*What the exercise asks*: Can you reproduce the part of the forum post that begins at "Reported to police" and stops after "police for advice?!", word for word?

*Given passage*:

Share your dilemmas and get honest opinions from other Mumsnetters.

Reported to police for my friend without her knowing

371 replies

plimm · 16/12/2023 12:02

Spoke to my friend who was in tears over the phone this morning. She confided in me the behaviour of her husband towards her (blocking her exit in her room for over an hour so she had to listen to him berating her amongst other verbal abuse for years) and I think I've been an idiot, called the police for advice because she's so busy, took ages to get through but then talking to police they said an offence has been committed and needed to record it, and I ended up giving all her contact details.
Now they've logged it, I think as a welfare/safeguarding concern so they need to make contact with her and go through a risk assessment with her.

I'm thinking I should have just called a national domestic abuse helpline instead, why the hell did I call the police for advice?!
Now I've given her a whole heap of pain and work to do allowing the police to carry out a risk assessment all in the week before Christmas!

*Data section*:
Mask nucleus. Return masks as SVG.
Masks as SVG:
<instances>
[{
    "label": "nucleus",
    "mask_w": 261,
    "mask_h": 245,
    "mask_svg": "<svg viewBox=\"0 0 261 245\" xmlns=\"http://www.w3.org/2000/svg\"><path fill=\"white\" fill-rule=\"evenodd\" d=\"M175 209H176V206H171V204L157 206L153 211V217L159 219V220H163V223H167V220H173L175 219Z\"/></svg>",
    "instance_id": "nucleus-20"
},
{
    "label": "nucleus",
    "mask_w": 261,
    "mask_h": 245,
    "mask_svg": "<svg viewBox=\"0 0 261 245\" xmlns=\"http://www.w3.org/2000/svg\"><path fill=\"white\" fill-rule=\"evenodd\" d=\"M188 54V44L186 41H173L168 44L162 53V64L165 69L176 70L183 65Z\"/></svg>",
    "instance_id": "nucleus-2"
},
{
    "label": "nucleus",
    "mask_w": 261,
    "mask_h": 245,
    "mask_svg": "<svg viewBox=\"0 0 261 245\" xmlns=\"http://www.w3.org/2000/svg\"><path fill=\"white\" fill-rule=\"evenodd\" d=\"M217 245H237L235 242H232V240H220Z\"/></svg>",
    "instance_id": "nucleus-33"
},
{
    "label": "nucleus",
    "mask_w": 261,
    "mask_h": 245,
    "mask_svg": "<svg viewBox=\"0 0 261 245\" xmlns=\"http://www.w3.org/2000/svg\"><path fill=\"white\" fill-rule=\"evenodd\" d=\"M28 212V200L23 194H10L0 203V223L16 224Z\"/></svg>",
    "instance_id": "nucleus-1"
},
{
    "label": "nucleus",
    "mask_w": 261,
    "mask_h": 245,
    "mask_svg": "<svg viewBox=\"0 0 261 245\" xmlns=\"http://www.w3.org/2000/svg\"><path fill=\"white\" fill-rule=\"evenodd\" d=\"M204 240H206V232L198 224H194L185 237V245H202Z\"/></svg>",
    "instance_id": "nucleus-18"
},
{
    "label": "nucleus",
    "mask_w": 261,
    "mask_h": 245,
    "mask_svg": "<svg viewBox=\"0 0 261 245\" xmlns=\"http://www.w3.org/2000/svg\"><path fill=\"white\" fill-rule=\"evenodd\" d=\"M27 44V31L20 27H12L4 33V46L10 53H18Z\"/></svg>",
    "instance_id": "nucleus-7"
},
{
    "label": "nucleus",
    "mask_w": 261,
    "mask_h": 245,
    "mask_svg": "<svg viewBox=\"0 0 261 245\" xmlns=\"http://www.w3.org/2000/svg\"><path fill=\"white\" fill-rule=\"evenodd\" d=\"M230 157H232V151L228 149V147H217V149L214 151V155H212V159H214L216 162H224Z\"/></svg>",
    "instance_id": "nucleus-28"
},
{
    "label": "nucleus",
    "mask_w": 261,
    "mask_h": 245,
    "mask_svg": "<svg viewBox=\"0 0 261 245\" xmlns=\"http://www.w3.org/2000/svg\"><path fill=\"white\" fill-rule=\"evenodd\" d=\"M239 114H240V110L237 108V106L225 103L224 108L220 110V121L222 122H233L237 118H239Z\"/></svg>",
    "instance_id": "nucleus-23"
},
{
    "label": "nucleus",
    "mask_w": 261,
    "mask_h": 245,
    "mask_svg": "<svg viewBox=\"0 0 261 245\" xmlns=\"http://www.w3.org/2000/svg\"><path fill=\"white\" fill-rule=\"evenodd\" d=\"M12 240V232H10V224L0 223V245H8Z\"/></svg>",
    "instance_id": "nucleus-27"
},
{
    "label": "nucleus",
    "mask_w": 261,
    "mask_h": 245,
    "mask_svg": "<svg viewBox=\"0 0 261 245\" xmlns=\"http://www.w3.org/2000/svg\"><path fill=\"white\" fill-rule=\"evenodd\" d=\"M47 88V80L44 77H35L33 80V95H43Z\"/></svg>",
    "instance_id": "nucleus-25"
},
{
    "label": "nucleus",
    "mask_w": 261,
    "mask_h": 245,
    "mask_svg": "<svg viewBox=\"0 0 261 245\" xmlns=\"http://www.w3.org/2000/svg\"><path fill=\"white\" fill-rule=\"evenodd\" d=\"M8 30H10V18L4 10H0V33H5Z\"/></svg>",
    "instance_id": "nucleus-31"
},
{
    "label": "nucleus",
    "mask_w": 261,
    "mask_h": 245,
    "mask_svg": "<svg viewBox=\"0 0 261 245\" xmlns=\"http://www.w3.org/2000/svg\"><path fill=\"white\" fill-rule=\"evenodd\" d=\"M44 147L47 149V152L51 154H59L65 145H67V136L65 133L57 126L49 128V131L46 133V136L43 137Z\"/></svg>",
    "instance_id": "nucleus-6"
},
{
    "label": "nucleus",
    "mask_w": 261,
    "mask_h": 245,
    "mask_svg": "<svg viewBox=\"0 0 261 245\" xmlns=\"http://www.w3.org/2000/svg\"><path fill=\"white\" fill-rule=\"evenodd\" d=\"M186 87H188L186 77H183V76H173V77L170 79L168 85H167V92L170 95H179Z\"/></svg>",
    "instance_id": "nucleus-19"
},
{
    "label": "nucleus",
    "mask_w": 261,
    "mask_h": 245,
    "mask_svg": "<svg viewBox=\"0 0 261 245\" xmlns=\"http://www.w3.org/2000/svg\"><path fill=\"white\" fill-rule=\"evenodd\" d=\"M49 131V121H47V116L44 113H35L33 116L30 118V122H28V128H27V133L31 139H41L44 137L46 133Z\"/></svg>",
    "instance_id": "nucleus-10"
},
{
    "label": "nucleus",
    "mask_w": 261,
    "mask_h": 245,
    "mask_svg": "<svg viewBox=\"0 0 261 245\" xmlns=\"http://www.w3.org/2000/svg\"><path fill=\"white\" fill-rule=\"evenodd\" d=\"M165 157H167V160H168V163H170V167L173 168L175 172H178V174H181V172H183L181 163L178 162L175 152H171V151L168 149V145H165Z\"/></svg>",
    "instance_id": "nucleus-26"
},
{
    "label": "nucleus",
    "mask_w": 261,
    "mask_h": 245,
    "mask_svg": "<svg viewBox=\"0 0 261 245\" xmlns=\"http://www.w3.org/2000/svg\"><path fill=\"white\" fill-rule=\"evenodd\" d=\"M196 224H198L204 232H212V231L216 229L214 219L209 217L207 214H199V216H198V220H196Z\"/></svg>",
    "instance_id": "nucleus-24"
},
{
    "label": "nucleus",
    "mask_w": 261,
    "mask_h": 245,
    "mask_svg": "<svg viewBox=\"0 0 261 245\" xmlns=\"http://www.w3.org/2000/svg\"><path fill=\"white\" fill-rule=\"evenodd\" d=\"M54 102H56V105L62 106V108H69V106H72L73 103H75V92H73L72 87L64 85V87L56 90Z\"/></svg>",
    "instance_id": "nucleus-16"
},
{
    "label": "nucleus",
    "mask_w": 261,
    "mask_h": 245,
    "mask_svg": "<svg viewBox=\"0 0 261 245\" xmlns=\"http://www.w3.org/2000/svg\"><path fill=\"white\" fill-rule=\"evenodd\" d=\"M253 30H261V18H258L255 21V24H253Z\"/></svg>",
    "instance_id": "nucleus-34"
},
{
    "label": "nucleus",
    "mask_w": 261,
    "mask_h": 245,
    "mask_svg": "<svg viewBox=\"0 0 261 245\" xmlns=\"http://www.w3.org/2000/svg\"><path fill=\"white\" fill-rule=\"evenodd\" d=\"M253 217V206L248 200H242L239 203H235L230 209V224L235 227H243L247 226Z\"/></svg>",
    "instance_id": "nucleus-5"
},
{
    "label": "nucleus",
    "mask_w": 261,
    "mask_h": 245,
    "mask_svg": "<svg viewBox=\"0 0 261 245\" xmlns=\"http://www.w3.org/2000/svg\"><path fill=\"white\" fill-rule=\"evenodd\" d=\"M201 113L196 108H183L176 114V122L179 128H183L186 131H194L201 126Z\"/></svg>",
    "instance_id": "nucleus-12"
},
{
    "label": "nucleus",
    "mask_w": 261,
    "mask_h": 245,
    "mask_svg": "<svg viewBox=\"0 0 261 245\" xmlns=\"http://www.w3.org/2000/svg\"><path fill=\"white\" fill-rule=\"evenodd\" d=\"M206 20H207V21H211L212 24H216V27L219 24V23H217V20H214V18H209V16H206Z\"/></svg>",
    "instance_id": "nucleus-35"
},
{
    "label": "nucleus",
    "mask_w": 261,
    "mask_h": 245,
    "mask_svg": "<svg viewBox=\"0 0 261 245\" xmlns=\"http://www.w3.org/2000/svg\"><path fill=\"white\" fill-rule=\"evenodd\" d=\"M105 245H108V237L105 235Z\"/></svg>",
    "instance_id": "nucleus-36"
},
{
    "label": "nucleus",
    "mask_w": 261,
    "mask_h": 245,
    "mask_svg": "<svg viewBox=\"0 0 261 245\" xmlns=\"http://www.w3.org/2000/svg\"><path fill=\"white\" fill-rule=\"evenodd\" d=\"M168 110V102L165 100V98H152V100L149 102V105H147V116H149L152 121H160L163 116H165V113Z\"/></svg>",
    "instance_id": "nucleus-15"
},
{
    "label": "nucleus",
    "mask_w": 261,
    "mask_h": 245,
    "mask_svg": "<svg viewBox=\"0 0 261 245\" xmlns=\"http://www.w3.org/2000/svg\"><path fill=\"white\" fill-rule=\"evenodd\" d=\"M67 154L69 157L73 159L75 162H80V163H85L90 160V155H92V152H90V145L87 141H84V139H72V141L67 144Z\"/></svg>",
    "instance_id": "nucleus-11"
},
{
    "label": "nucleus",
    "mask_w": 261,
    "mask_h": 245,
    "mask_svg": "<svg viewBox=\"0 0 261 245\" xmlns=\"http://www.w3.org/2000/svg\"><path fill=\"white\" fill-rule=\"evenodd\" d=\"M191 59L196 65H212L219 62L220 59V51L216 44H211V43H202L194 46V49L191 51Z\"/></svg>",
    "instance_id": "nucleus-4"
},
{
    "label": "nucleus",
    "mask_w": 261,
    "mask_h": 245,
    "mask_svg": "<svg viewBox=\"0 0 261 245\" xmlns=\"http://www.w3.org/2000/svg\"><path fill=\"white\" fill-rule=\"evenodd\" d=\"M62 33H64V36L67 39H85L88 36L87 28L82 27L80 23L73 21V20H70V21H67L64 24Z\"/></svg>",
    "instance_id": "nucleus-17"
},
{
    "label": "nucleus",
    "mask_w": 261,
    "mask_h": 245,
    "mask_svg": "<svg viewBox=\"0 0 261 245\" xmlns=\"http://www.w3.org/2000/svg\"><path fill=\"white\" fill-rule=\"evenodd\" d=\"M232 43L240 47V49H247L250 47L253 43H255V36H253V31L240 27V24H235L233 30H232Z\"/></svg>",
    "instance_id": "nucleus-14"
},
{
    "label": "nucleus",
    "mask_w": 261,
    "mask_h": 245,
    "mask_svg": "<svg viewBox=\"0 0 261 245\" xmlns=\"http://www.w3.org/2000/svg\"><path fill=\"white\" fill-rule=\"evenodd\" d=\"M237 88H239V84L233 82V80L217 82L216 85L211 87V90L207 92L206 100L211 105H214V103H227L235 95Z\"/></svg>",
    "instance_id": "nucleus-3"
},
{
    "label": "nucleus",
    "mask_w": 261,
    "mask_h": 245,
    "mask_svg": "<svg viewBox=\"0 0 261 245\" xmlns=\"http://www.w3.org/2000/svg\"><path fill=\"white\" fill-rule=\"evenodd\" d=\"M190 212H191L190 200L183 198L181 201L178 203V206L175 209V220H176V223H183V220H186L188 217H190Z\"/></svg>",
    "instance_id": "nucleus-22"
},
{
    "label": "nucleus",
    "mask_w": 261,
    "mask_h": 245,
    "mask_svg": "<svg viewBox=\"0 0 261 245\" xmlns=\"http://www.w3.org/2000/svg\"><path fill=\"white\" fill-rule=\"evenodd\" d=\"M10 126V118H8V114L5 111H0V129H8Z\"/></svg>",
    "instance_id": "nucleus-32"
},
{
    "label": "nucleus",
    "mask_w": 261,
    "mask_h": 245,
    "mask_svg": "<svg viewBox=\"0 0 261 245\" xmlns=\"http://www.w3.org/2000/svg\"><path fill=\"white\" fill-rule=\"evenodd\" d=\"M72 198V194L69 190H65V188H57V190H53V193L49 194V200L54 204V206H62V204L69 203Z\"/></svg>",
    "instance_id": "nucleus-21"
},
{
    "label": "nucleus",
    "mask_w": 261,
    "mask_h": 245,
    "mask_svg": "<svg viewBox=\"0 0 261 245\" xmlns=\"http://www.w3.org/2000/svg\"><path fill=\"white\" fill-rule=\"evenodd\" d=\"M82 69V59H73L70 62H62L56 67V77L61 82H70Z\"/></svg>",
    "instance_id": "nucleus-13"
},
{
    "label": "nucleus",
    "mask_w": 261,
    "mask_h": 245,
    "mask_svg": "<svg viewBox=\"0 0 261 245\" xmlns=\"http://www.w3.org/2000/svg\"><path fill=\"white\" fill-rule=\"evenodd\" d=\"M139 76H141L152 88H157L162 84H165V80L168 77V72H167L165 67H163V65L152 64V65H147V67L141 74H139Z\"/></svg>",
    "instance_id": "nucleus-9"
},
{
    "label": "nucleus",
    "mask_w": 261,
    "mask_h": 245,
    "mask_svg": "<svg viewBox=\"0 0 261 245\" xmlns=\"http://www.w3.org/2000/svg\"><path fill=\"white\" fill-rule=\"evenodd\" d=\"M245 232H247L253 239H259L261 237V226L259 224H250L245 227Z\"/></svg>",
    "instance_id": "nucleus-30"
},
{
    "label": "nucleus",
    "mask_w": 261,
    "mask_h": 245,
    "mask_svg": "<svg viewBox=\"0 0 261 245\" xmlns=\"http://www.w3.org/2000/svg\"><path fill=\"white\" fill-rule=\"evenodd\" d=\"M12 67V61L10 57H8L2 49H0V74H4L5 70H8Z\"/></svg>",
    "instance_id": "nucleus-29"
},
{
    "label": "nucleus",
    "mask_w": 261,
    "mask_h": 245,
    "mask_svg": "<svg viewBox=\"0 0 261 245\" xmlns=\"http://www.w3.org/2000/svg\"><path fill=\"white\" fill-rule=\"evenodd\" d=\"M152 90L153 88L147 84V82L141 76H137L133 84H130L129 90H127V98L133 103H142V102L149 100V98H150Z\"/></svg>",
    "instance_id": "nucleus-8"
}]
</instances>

*The answer*:
Reported to police for my friend without her knowing

371 replies

plimm · 16/12/2023 12:02

Spoke to my friend who was in tears over the phone this morning. She confided in me the behaviour of her husband towards her (blocking her exit in her room for over an hour so she had to listen to him berating her amongst other verbal abuse for years) and I think I've been an idiot, called the police for advice because she's so busy, took ages to get through but then talking to police they said an offence has been committed and needed to record it, and I ended up giving all her contact details.
Now they've logged it, I think as a welfare/safeguarding concern so they need to make contact with her and go through a risk assessment with her.

I'm thinking I should have just called a national domestic abuse helpline instead, why the hell did I call the police for advice?!